Whatever their merits, it seems unlikely that the committee's suggestions will move beyond the talking stage without a national sense of crisis to impel them. Even amendments to circumvent Supreme Court decisions, which in this century have been put forward frequently and with passion, have rarely passed muster. The 16th Amendment, which established Congress's power to impose an income tax after the Supreme Court had declared such a levy unconstitutional 18 years earlier, is a rare example.

In the first term of the Reagan Administration, Congress voted down amendments involving school prayer, abortion and a balanced budget. The dauntless budget-amendment forces are not taking no for an answer, however, and have proceeded down another road provided by the Constitution. Article V requires that Congress must call a constitutional convention when two-thirds of the states request one. Since the mid-1970s, 32 states, just two shy of the number needed, have asked Congress to do so for the purpose of adopting a balanced-budget amendment.

That has a lot of people worried. Could a convention be limited to a single issue, or would it become a free-for-all at which special-interest lobbyists would take an ax to the Bill of Rights? Most states calling for a convention have specified that it should be limited to considering a budget amendment.
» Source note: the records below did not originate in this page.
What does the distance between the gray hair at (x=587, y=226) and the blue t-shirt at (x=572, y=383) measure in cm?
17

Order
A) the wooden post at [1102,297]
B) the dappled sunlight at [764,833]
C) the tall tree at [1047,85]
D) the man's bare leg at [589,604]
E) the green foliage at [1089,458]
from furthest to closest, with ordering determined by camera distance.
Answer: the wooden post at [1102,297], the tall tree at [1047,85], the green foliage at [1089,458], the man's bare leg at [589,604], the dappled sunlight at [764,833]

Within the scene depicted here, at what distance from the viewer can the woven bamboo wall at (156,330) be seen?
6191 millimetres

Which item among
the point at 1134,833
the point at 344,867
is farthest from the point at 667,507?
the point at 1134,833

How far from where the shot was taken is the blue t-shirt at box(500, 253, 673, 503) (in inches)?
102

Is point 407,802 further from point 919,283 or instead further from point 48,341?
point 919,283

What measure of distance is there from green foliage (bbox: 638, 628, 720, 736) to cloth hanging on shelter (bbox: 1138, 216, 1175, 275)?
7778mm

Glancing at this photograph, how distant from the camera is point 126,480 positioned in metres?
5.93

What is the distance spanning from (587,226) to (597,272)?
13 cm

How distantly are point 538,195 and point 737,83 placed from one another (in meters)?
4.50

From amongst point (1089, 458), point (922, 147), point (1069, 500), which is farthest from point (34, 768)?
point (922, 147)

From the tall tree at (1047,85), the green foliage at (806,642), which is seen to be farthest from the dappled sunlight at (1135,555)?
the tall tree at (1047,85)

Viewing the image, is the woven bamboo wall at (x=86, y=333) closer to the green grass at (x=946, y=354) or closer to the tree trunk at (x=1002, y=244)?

Then again, the first Constitutional Convention, convened expressly to do no more than revise the Articles of Confederation, promptly ditched them instead. Many constitutional experts hold that neither Congress nor the states have the power to specify the meeting's agenda. "God knows we need a balanced budget," says Forrest McDonald, a constitutional scholar at the University of Alabama. "But a convention would go berserk."

Supporters say multibillion dollar deficits pose a greater threat to the Republic. "When you weigh the risks of a nation spending itself into oblivion, the convention looks like a piece of cake," insists Lewis K. Uhler, | a proconvention activist in California, where the legislature is scheduled to hold hearings on a convention bill this month. Proponents of the movement note that even amendments produced by a "runaway" convention would need to be ratified by legislatures in three-fourths of the states. Some openly acknowledge that their effort is partly a ploy to frighten Congress into passing an amendment on its own. The same constitutional brinkmanship produced the 17th Amendment, providing for the direct election of Senators, which Congress approved only after 31 states had called for a convention to adopt it.
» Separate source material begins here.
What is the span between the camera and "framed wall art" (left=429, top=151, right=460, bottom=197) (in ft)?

Tactic or not, the stakes are real. The near success of the convention forces has galvanized a strange-bedfellows opposition. The American Civil Liberties Union, the Veterans of Foreign Wars, the National Organization for Women and Phyllis Schlafly's Eagle Forum, among many other groups, have joined forces. "At first we would go to state legislative hearings, and some of our people would literally sit at opposite sides of the room," says Linda Rogers- Kingsbury, president of Citizens to Protect the Constitution, the umbrella opposition group.

Now that they are in gear, however, the anticonvention forces are fighting back to great effect. No state has been added to the proconvention list since Missouri in 1983. In seven states, resolutions have been defeated since 1983 after intense lobbying battles and mail campaigns; resolutions are languishing in the legislatures of seven others. "Gramm-Rudman took the steam out of the movement," says former Kansas State Senator Norman Gaar, who introduced a constitutional-convention proposal in 1978. Moreover, while some legal scholars suggest that any legislature's call for a convention is irrevocable, two states that had earlier approved the idea are considering resolutions to reverse themselves.

In a way, the diverse alliance to resist a second convention is testimony to the success of the first one. Any attempts to remedy a problem should be designed in the spirit of the framers: to foster solutions, not to impose them. Today, the movement for a constitutional convention has been sparked by the deficit; next year, it might be prompted by the desire to make English the official language of the U.S. In a nation as diverse as this one, nothing less will do than a Constitution that serves the aim of e pluribus unum (one from many), the national hope so fundamental that it is stamped on the dollar.